__EXPLORE THE MATERIAL__
[1] According to the repository description, what two ensemble strategies does the system propose?
[2] From the repository description, transcribe the passage that begins with the words "The system is" and ends after the words "description paper https://aclanthology.org/2022.semeval-1.202/.".

__TEXT UNDER STUDY__
--------------------------------
This repository presents solution of AaltoNLP (Aapo Pietiläinen & Shaoxiong Ji) for SemEval 2022 Task 11: MultiCoNER. The task is about complex Named Entity Recognition in multilingual context.
The system is built on top of the baseline provided by the organizers https://github.com/amzn/multiconer-baseline.
This repository contains implementations for the two systems we present in our system description paper https://aclanthology.org/2022.semeval-1.202/.
Our system proposes to ensemble strategies using multilingual transformer models:
- Naive ensemble
- End-to-end ensemble
$ pip install -r requirements.txt
$ python train_model.py --train data/EN-English/en_train.conll --dev data/EN-English/en_dev.conll --out_dir --model_name koala/xlm-large-en --gpus 1 --epochs 3 --encoder_model koala/xlm-roberta-large-en --batch_size 32 --lr 0.0001
$ python evaluate.py --test data/EN-English/en_dev.conll --out_dir results --gpus 1 --encoder_model koala/xlm-roberta-large-en --model INSERT_MODEL_HERE
$ python predict_tags.py --test data/EN-English/en_dev.conll --out_dir predictions --encoder_model koala/xlm-roberta-large-en --model INSERT_MODEL_HERE
When you have trained sufficient amount models, add them into the list in predict_ensemble_sm.py and run the file with test file arguments.
Run the steps similarly but use ensemble model files
$ python train_ensemble.py ...
$ python evaluate_ensemble.py ...
$ python predict_ensemble_e2e.py ...
--------------------------------
__RECORD EXCERPTS__
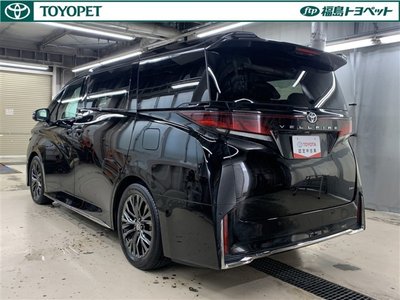 2023 Toyota VELLFIRE 照片 4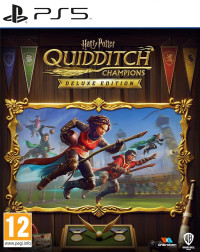 Harry Potter: Quidditch Champions Deluxe Edition (PS5)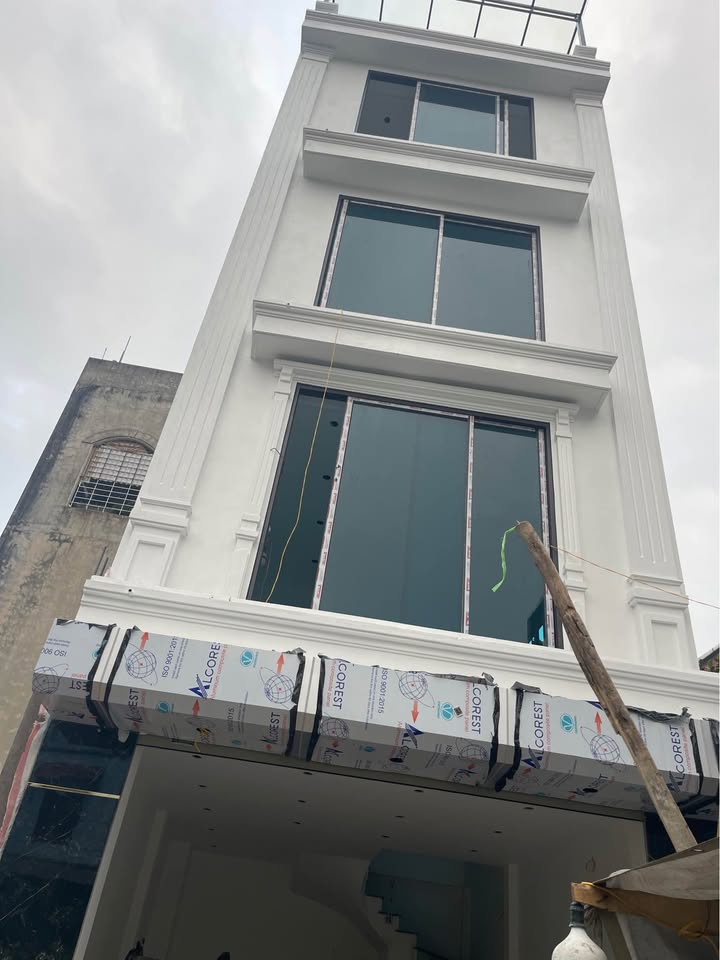 Bán Nhà 5 Tầng 30m² Thôn Hội, Cổ Bi - Giá Tốt, Sẵn Ở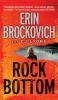 Book cover for "Rock bottom".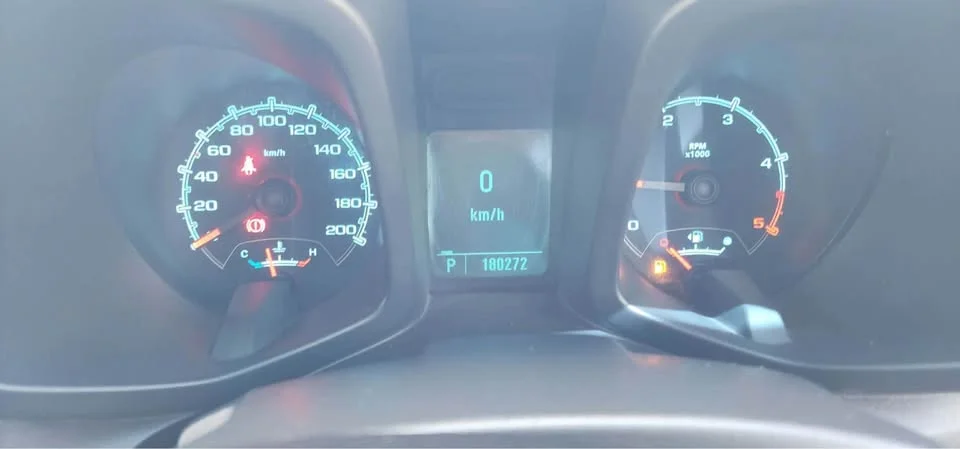 2013 Chevrolet TrailBlazer II 3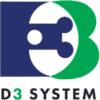 D3 SYSTEM A/S logo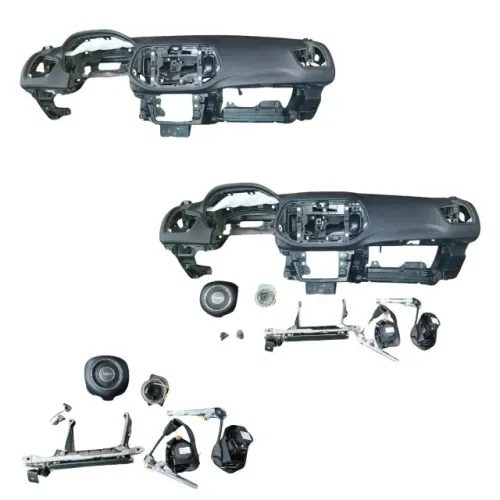 Kit Airbag Compass 2016 2017 2018 2019 2020 2021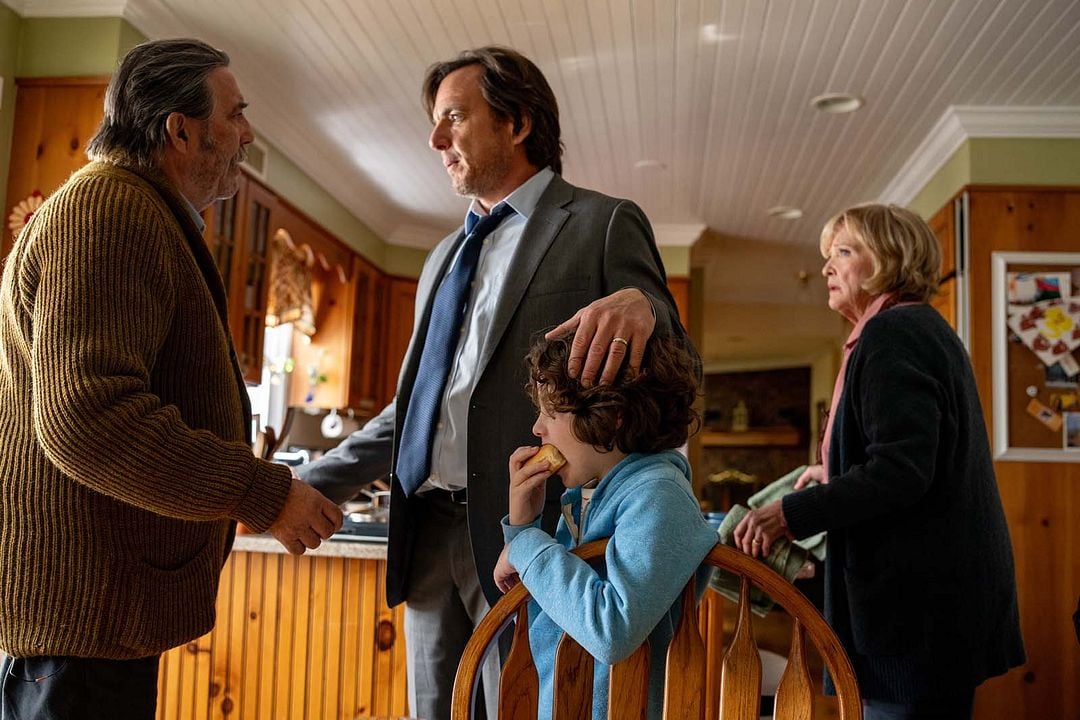 Sesim Geliyor mu? : Fotoğraf Calvin Knegten, Ciarán Hinds, Christine Ebersole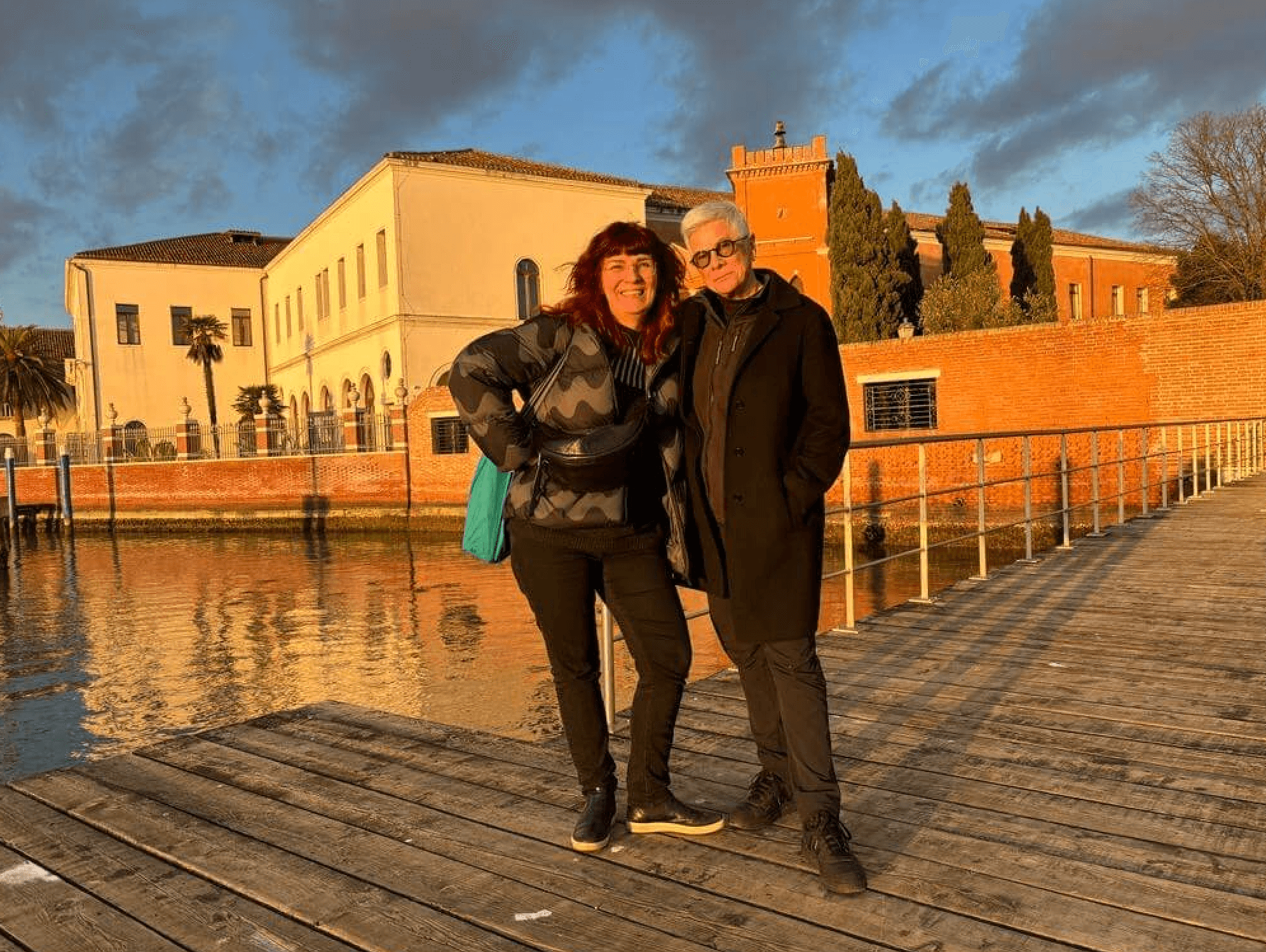 Selected to Go Immersive in Venice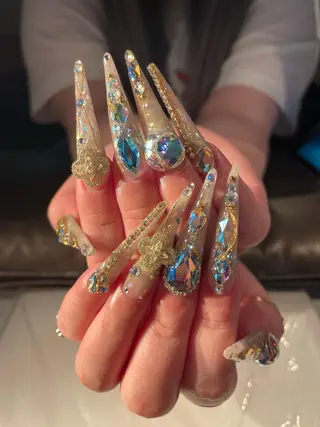 ネイル chatblanc ♡のネイルデザイン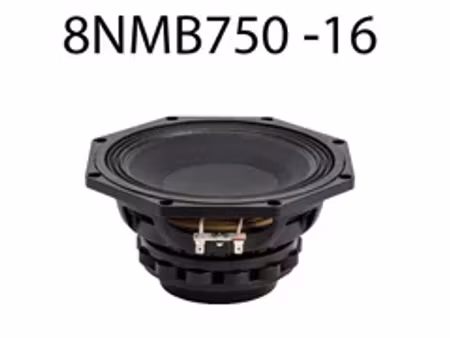 Eighteen Sound 8NMB750-16
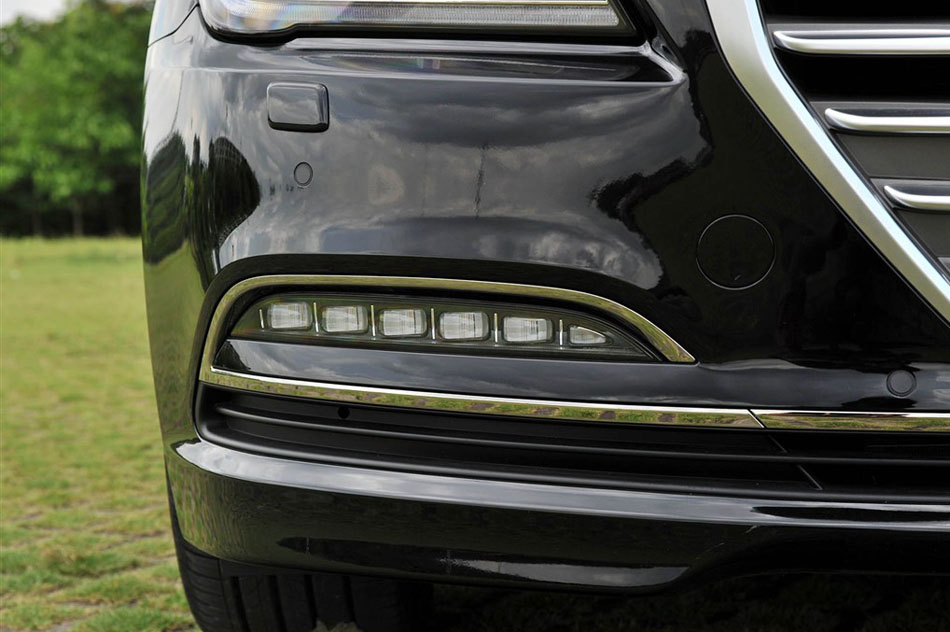 2015款 3.0GDi 两驱豪华版 细节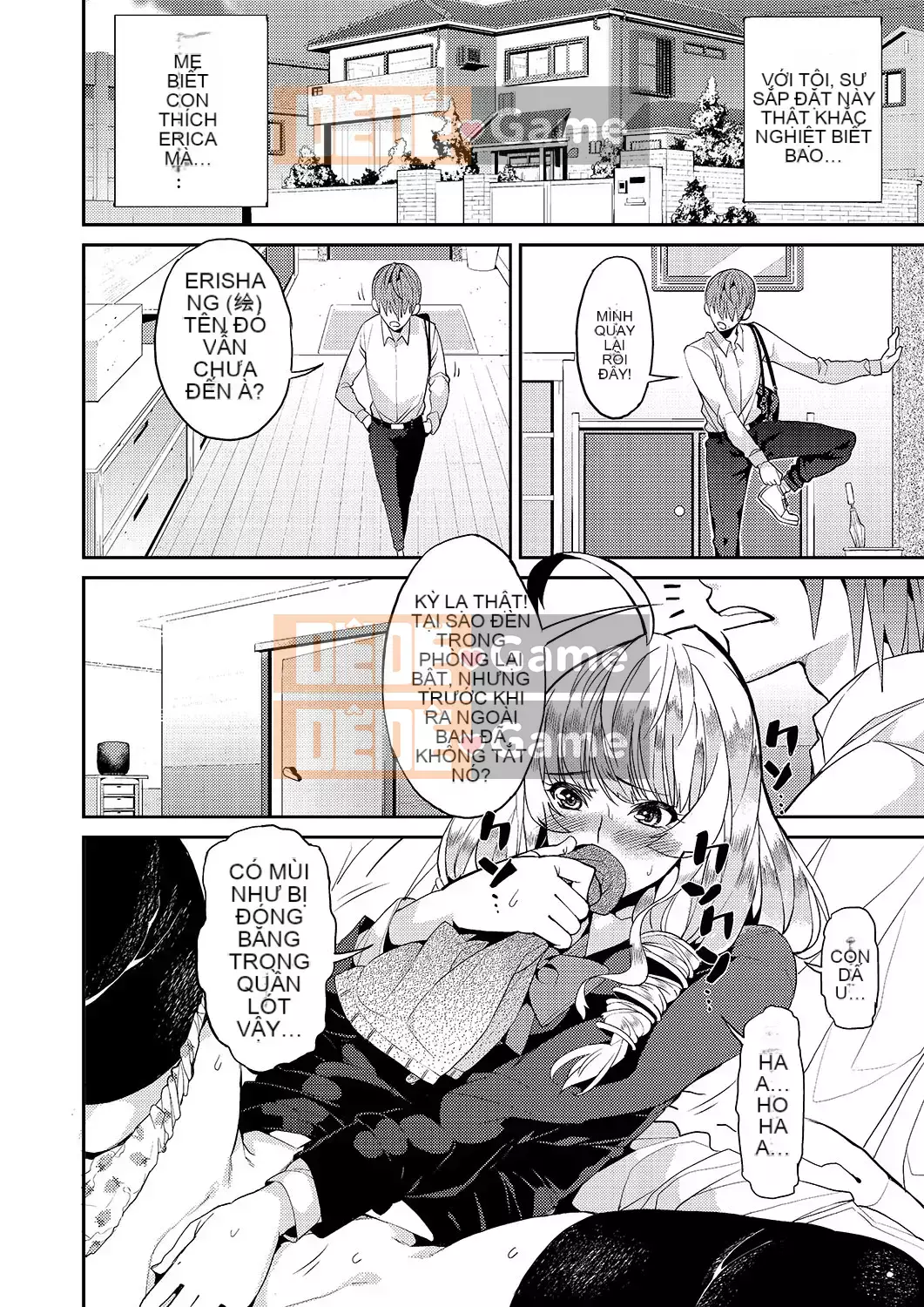 [Azukiko] Kyou kara Kimi no Dorei [Tiếng Trung] [Kỹ thuật số]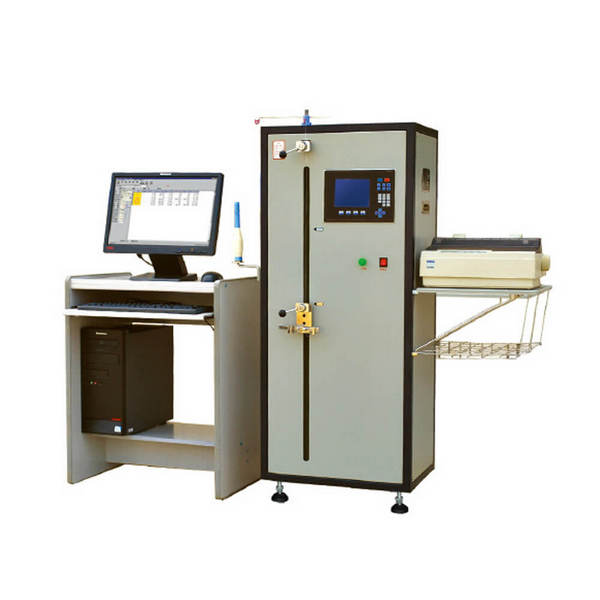 Single yarn strength tester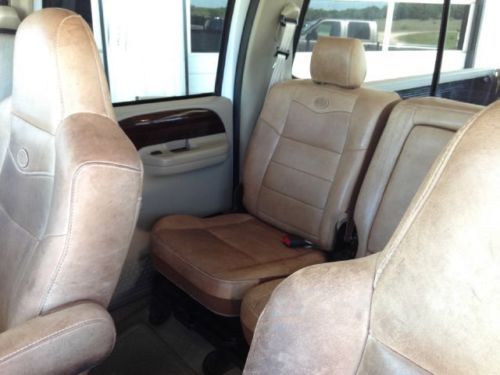 2005 Ford F250 Super Duty Crew Cab Shortbed 6.0L Powerstroke Auto 4x4 Lariat Pkg, US $17,995.00, image 26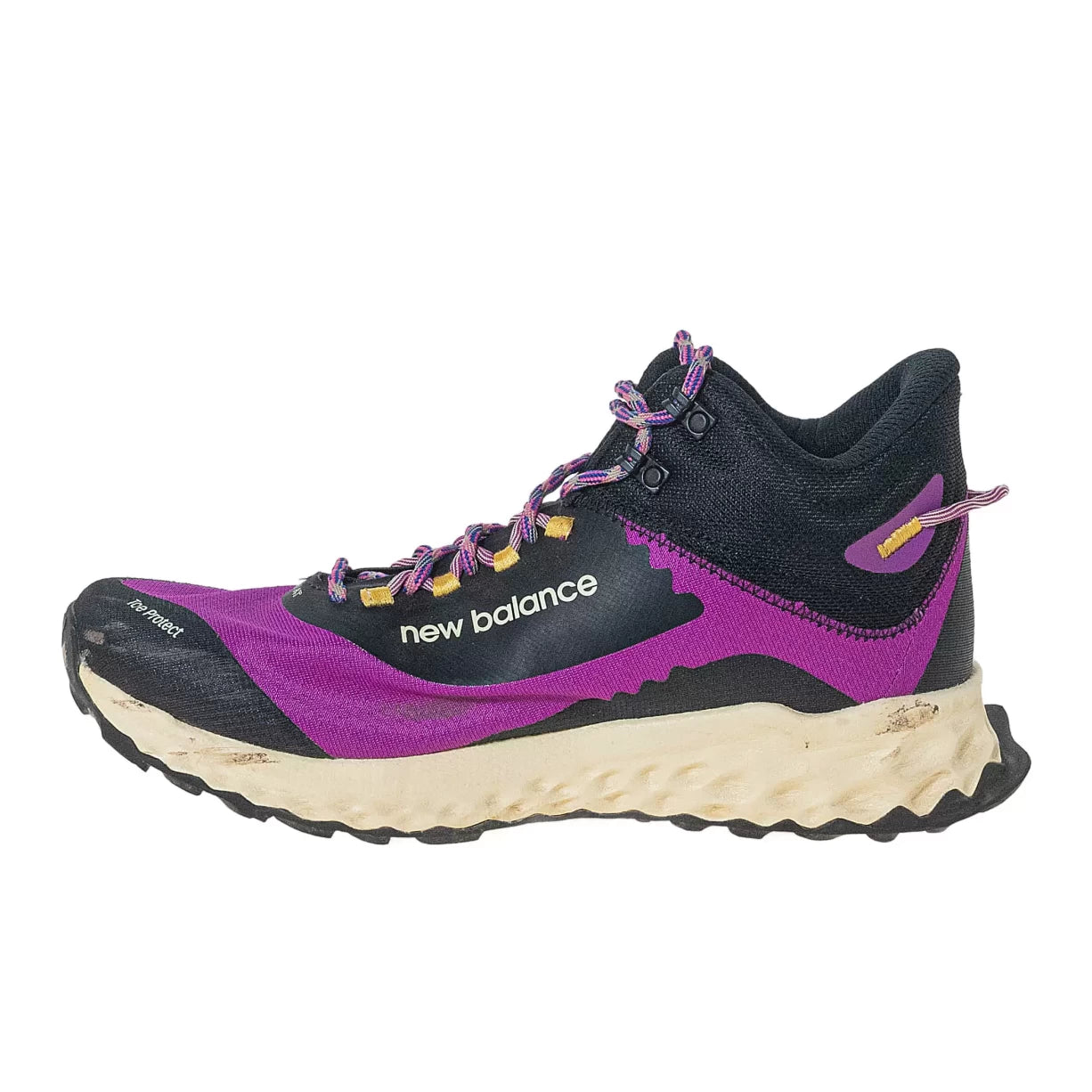 11Purple/Black/White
--------------------------------
__SOLUTIONS FOR EACH TASK__
[1] A naive ensemble and an end-to-end ensemble.

[2]
The system is built on top of the baseline provided by the organizers https://github.com/amzn/multiconer-baseline.
This repository contains implementations for the two systems we present in our system description paper https://aclanthology.org/2022.semeval-1.202/.